— START OF GIVEN INFORMATION —
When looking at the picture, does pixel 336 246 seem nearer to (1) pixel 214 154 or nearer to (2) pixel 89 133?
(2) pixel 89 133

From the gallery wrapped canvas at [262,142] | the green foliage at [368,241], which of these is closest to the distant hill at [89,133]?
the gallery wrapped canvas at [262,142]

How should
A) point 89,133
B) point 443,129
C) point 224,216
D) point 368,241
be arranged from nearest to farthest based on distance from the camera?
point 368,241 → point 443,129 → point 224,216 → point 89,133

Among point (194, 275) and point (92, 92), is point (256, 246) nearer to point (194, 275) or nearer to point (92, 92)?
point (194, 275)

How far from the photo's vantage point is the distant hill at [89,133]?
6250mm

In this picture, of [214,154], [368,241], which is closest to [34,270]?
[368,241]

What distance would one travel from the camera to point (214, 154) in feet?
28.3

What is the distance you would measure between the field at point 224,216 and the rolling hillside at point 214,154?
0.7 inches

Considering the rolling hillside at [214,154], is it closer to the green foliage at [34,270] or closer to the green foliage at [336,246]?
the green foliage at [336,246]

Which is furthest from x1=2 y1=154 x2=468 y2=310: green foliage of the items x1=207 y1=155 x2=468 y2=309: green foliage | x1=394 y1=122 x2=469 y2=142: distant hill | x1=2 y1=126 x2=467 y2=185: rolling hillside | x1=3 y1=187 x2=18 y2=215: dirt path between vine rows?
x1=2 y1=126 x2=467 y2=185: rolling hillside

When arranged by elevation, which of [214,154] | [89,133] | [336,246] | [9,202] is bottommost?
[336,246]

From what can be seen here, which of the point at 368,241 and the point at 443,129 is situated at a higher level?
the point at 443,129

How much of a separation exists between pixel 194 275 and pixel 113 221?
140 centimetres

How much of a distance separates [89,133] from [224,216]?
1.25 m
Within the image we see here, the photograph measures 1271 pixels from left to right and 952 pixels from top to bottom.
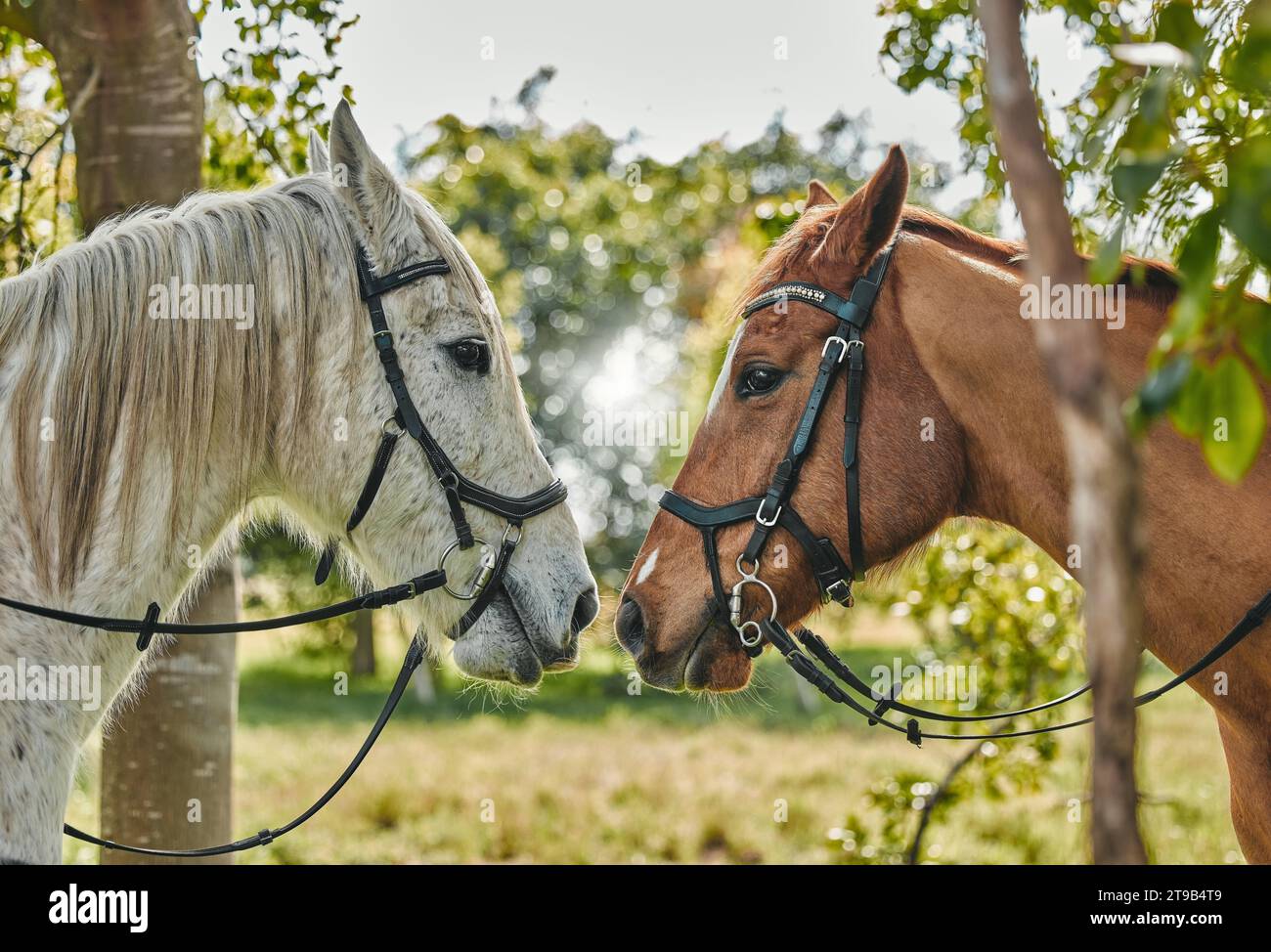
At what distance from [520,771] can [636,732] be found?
3448mm

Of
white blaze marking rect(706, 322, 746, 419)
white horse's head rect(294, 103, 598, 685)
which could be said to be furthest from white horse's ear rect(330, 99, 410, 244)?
white blaze marking rect(706, 322, 746, 419)

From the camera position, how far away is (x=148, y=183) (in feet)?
12.1

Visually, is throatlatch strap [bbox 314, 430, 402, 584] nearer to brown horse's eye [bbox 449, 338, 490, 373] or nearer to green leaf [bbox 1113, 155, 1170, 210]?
brown horse's eye [bbox 449, 338, 490, 373]

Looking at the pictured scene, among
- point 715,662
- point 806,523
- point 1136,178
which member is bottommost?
point 715,662

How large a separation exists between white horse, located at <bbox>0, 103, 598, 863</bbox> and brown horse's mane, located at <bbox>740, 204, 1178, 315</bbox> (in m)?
0.93

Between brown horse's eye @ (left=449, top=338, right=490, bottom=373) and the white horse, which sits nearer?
the white horse

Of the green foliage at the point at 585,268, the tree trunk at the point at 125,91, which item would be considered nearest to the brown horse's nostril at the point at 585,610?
the tree trunk at the point at 125,91

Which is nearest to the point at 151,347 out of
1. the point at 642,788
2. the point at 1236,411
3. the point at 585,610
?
the point at 585,610

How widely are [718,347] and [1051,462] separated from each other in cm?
878

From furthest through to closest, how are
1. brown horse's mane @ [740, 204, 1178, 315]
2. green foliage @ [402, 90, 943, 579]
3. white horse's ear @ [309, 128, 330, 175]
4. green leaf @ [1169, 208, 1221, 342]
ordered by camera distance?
green foliage @ [402, 90, 943, 579] → white horse's ear @ [309, 128, 330, 175] → brown horse's mane @ [740, 204, 1178, 315] → green leaf @ [1169, 208, 1221, 342]

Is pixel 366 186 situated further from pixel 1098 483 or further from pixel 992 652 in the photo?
pixel 992 652

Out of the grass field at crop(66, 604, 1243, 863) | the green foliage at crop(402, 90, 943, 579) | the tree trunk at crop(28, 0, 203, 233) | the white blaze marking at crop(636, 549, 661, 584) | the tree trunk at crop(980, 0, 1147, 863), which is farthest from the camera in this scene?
the green foliage at crop(402, 90, 943, 579)

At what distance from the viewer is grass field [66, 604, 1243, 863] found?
8.41 m
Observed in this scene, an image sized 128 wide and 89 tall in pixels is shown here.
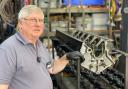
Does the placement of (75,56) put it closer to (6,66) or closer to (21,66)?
(21,66)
— END OF GIVEN INFORMATION —
DESCRIPTION OF THE TASK: Output all of the entries verbatim, leaving out any images.

RESPONSE:
When looking at the picture, does pixel 336 246 seem nearer to (1) pixel 214 154 or nearer to (2) pixel 89 133?
(2) pixel 89 133

From the gallery wrapped canvas at [262,142] | the green foliage at [368,241], which of these is closest to the distant hill at [89,133]?
the gallery wrapped canvas at [262,142]

How should
A) point 89,133
B) point 443,129
C) point 224,216
D) point 368,241
be arranged from nearest to farthest based on distance from the camera?
point 368,241 → point 443,129 → point 224,216 → point 89,133

Among point (194, 275) and point (92, 92), is point (256, 246) nearer to point (194, 275) or nearer to point (92, 92)?
point (194, 275)

How far from the photo's vantage point is the distant hill at [89,133]?
6250mm

In this picture, of [214,154], [368,241], which is closest to [34,270]?
[368,241]

What distance would one travel from the camera to point (214, 154) in feet?
28.3

What is the distance you would measure between the field at point 224,216 and the rolling hillside at point 214,154?
0.7 inches

Considering the rolling hillside at [214,154], is it closer to the green foliage at [34,270] or closer to the green foliage at [336,246]?
the green foliage at [336,246]

Which is furthest from x1=2 y1=154 x2=468 y2=310: green foliage of the items x1=207 y1=155 x2=468 y2=309: green foliage | x1=394 y1=122 x2=469 y2=142: distant hill | x1=2 y1=126 x2=467 y2=185: rolling hillside | x1=3 y1=187 x2=18 y2=215: dirt path between vine rows?
x1=2 y1=126 x2=467 y2=185: rolling hillside

When arranged by elevation, which of [214,154] | [89,133] | [336,246] | [9,202] is bottommost?
[336,246]

From what can be seen here, which of the point at 368,241 and the point at 443,129 is situated at a higher level?
the point at 443,129

How much of a separation exists between pixel 194 275 and pixel 113 221?
140 centimetres

How much of a distance separates [89,133] from [224,216]?
1.25 m
Within the image we see here, the photograph measures 1271 pixels from left to right and 952 pixels from top to bottom.
At what distance from [520,771] can [636,732] be found?
3448mm

Of
white blaze marking rect(706, 322, 746, 419)
white horse's head rect(294, 103, 598, 685)
which could be said to be furthest from white horse's ear rect(330, 99, 410, 244)?
white blaze marking rect(706, 322, 746, 419)

From the camera position, how far away is (x=148, y=183) (in feet)?
12.1

Visually, is throatlatch strap [bbox 314, 430, 402, 584] nearer to brown horse's eye [bbox 449, 338, 490, 373] or nearer to green leaf [bbox 1113, 155, 1170, 210]?
brown horse's eye [bbox 449, 338, 490, 373]

Looking at the pictured scene, among
- point 715,662
- point 806,523
- point 1136,178
which member is bottommost?
point 715,662

How large a separation exists between white horse, located at <bbox>0, 103, 598, 863</bbox> and brown horse's mane, located at <bbox>740, 204, 1178, 315</bbox> (in m)?
0.93

Between brown horse's eye @ (left=449, top=338, right=490, bottom=373) and the white horse, which sits nearer?
the white horse

Of the green foliage at the point at 585,268, the tree trunk at the point at 125,91, which item would be considered nearest to the brown horse's nostril at the point at 585,610?
the tree trunk at the point at 125,91

Which is nearest to the point at 151,347 out of
1. the point at 642,788
2. the point at 1236,411
3. the point at 585,610
?
the point at 585,610

How widely are [718,347] and [1051,462] separated from each other in cm?
878

From furthest through to closest, how are
1. brown horse's mane @ [740, 204, 1178, 315]
2. green foliage @ [402, 90, 943, 579]
3. white horse's ear @ [309, 128, 330, 175]
4. green leaf @ [1169, 208, 1221, 342]
ordered by camera distance?
green foliage @ [402, 90, 943, 579] → white horse's ear @ [309, 128, 330, 175] → brown horse's mane @ [740, 204, 1178, 315] → green leaf @ [1169, 208, 1221, 342]

Is pixel 366 186 situated further from pixel 1098 483 or further from pixel 992 652 in the photo?
pixel 992 652

Out of the grass field at crop(66, 604, 1243, 863) | the green foliage at crop(402, 90, 943, 579) | the tree trunk at crop(28, 0, 203, 233) | the white blaze marking at crop(636, 549, 661, 584) | the tree trunk at crop(980, 0, 1147, 863), which is farthest from the camera in this scene?
the green foliage at crop(402, 90, 943, 579)

At what distance from the viewer is grass field [66, 604, 1243, 863] found?
8.41 m
Observed in this scene, an image sized 128 wide and 89 tall in pixels is shown here.
Does the placement of (75,56) put it closer to (6,66) or closer to (21,66)?
(21,66)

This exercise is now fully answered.